When reached for comment about the problem, a Spotify spokesperson said:

Spotify is aware of this issue, and we are working to remove the content in question from collaborative playlists. We’ve also communicated to the content’s licensor that this kind of behavior is unacceptable on our platform. We’re continuing to explore ways to improve the collaborative playlist user experience.

In the meantime, the solution that Spotify, as well as cybersecurity expert Patel, have proposed is to switch playlists from public to private to prevent this kind of activity. But going private would take away one of the nice things about Spotify: the ability to collaborate with friends and loved ones in a shared space.
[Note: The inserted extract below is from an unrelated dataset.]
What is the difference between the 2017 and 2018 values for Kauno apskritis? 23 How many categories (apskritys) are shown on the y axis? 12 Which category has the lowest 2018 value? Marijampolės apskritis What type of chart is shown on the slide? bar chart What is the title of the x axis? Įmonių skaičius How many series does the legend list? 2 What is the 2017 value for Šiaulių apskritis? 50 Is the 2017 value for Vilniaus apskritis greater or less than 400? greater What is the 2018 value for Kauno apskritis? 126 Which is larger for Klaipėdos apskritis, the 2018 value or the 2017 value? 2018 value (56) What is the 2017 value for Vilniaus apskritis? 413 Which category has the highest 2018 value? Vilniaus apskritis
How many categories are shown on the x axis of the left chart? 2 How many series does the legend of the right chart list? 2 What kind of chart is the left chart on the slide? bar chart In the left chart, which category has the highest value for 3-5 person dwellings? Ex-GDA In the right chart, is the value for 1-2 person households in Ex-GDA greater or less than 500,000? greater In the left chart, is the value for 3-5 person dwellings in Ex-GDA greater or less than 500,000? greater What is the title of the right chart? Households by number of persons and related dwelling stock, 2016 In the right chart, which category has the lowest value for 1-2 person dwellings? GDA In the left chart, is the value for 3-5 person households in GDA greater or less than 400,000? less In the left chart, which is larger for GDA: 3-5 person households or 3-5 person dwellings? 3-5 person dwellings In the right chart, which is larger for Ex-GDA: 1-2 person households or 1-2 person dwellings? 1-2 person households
To many users, these playlists matter on a personal level, allowing people to create the soundtracks of their lives together. They represent childhoods, relationships, celebrations, losses, and more. For some, they are hours spent accumulating songs and memories together. When mysterious Ashleys and Susans pepper users’ hand-curated mixes with unwanted, crappy EDM, those accounts aren’t just toying with people’s music libraries — they’re trespassing on their lives.

And, in the long run, this kind of “digital marketing” isn’t doing Pesukone and its labelmates any favors, if they ever want to accumulate any real fans.
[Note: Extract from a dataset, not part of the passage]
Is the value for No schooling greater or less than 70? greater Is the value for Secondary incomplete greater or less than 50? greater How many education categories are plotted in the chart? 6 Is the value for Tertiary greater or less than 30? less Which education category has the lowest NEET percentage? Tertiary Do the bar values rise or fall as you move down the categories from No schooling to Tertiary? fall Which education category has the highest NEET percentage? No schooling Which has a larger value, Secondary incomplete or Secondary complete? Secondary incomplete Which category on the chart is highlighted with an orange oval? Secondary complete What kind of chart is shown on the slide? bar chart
“It’s annoying,” Drew said. “If they went through more traditional means or got their music on genre-specific playlists, it might be intriguing, but I think they’re just pissing a lot of people off.”

You would be pissed, too, if your mother’s funeral playlist was suddenly overtaken by the horrible cowbells, choppy synths, and low-tempo monotony of “Lime Days (Triple Sour Edition).”

*Update, March 15, 2022: Spotify announced that it is rolling out changes to its collaborative playlists. According to a status update on its community forum, users will soon be able to “review who currently has access to individual playlists, share collaborative playlists with large public groups, or keep them small and private for that special tightly-knit group of friends.”

Tamlin Magee is a culture and technology writer based in London.